A white supremacist from Ohio has been charged with murder after he rammed his car into a crowd of peaceful protesters in Charlottesville, Virginia, on Saturday (12 August) and killed a woman.

James Fields, 20, was arrested after he ploughed his car into a group gathered to protest a white supremacist rally in the university town, killing one and injuring at least nineteen others.

After driving into the crowd, Fields reversed and drove off, with the front of his car "all smashed up", eyewitnesses said.

He was arrested later that afternoon on suspicion of criminal homicide, police said.

The victim has been identified as 32-year-old Heather Heyer, a paralegal from nearby Greene County.

Her death was announced in a tweet by Charlottesville mayor Mike Signer who wrote: "I am heartbroken that a life has been lost here. I urge all people of good will – go home."

Tributes flooded in for Heyer, whose last Facebook post read "If you're not outraged, you're not paying attention". A Crowdfunding page had raised more than $32,000 for Heyer's family at the time of publication.

The page read: "Heather Heyer was murdered while protesting against hate. Her mother said: 'She died doing what was right. My heart is broken, but I am forever proud of her.' She will truly be missed."

Heather Heyer
James Fields
Heather Heyer was killed after white supremacist James Fields ploughed his car into her in Charlottesville, Virginia, on 12 August 2017

Col Martin Kumer, the superintendent of Albemarle-Charlottesville Regional Jail, told The Guardian that James Fields was "charged with second degree murder, three counts of malicious wounding and failing to stop at an accident that resulted in a death."

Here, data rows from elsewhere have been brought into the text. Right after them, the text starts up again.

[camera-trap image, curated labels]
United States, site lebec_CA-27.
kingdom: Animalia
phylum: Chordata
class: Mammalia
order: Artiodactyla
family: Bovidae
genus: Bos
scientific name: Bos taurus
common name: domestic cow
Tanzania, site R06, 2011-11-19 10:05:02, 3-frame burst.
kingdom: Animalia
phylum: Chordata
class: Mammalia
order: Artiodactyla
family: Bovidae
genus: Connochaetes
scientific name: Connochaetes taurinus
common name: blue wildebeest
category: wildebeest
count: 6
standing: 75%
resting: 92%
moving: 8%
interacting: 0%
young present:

President Donald Trump condemned the "violence on many sides" and was criticised for refusing to directly denounce the far-right demonstrators.

On Twitter, the president wrote: "Condolences to the family of the young woman killed today, and best regards to all of those injured, in Charlottesville, Virginia. So sad!"

Republican Senator Cory Gardner said: "Mr. President - we must call evil by its name. These were white supremacists and this was domestic terrorism."